Il Consiglio di Stato con sentenza pubblicata lo scorso 8 aprile 2024 (QUI) è nuovamente intervenuto sul progetto per un impianto di stoccaggio e rigassificazione proposto a Cagliari dopo la sentenza del 2023 (QUI).
La sentenza afferma
una visione elitaria della procedura di VIA che da strumento di valutazione
degli impatti di un progetto in un dato sito che richiede un coinvolgimento
attivo delle comunità locali e quindi una adeguata e approfondita ponderazione
degli interessi molteplici impattati dal progetto, diventa invece una sorta di
autorizzazione in mano ad una quasi assoluta discrezionalità della Autorità
Competente non contestabile dai cittadini ma anche dagli stessi giudici che
quindi si autossolvono dal loro ruolo.
In questo senso la
sentenza assume i caratteri di sentenza politica volta ad affermare il
principio per cui su certi progetti considerati “strategici”, peraltro in modo
contraddittorio come vedremo nel caso in esame, non c’è spazio per
contestazioni politiche, tecniche scientifiche e giuridiche da parte di chi
rappresenta le comunità interessate. D’altronde questo indirizzo, diciamo quasi
militante dei giudici di Palazzo Spada, lo troviamo anche nella sentenza del
Tar Lazio sulla unità rigassificatrice galleggiante a Piombino QUI.

☆ ☆ ☆ ☆

> _Problema da risolvere_: Trascrivi dal brano sulla sentenza la parte che comincia con "La sentenza afferma" e prosegue fino a "dal loro ruolo." compreso. Per lo svolgimento ci si basa solo sul brano sulla sentenza, senza altre fonti.

☆ ☆ ☆ ☆

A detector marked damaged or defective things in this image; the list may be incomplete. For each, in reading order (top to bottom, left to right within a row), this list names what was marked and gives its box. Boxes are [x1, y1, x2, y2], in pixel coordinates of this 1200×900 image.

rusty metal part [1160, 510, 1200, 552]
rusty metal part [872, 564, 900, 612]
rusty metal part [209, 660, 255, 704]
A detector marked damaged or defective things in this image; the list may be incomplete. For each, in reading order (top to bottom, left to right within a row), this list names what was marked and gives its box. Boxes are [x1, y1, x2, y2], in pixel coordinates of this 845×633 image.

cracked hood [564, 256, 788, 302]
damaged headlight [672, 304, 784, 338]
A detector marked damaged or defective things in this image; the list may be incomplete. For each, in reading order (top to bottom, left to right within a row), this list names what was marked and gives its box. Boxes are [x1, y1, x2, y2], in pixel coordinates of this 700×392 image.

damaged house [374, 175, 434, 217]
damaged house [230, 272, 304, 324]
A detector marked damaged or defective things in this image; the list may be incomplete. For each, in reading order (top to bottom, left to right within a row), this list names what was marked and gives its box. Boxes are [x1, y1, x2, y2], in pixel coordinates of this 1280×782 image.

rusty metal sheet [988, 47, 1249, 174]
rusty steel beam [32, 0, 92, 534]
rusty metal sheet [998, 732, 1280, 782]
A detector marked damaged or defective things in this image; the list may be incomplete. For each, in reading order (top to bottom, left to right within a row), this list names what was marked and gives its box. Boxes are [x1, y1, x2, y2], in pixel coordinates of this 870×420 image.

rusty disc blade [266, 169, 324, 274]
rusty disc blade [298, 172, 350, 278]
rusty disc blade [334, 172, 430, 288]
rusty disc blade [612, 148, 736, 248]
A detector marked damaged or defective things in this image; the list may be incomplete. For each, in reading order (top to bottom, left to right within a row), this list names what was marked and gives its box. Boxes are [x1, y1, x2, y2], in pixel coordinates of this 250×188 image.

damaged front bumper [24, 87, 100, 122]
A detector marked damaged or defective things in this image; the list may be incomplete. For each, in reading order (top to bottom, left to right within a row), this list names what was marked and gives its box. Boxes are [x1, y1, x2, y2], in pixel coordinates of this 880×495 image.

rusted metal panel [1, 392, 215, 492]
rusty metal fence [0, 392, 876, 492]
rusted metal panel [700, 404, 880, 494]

☆ ☆ ☆ ☆

> _Soluzione_:
La sentenza afferma
una visione elitaria della procedura di VIA che da strumento di valutazione
degli impatti di un progetto in un dato sito che richiede un coinvolgimento
attivo delle comunità locali e quindi una adeguata e approfondita ponderazione
degli interessi molteplici impattati dal progetto, diventa invece una sorta di
autorizzazione in mano ad una quasi assoluta discrezionalità della Autorità
Competente non contestabile dai cittadini ma anche dagli stessi giudici che
quindi si autossolvono dal loro ruolo.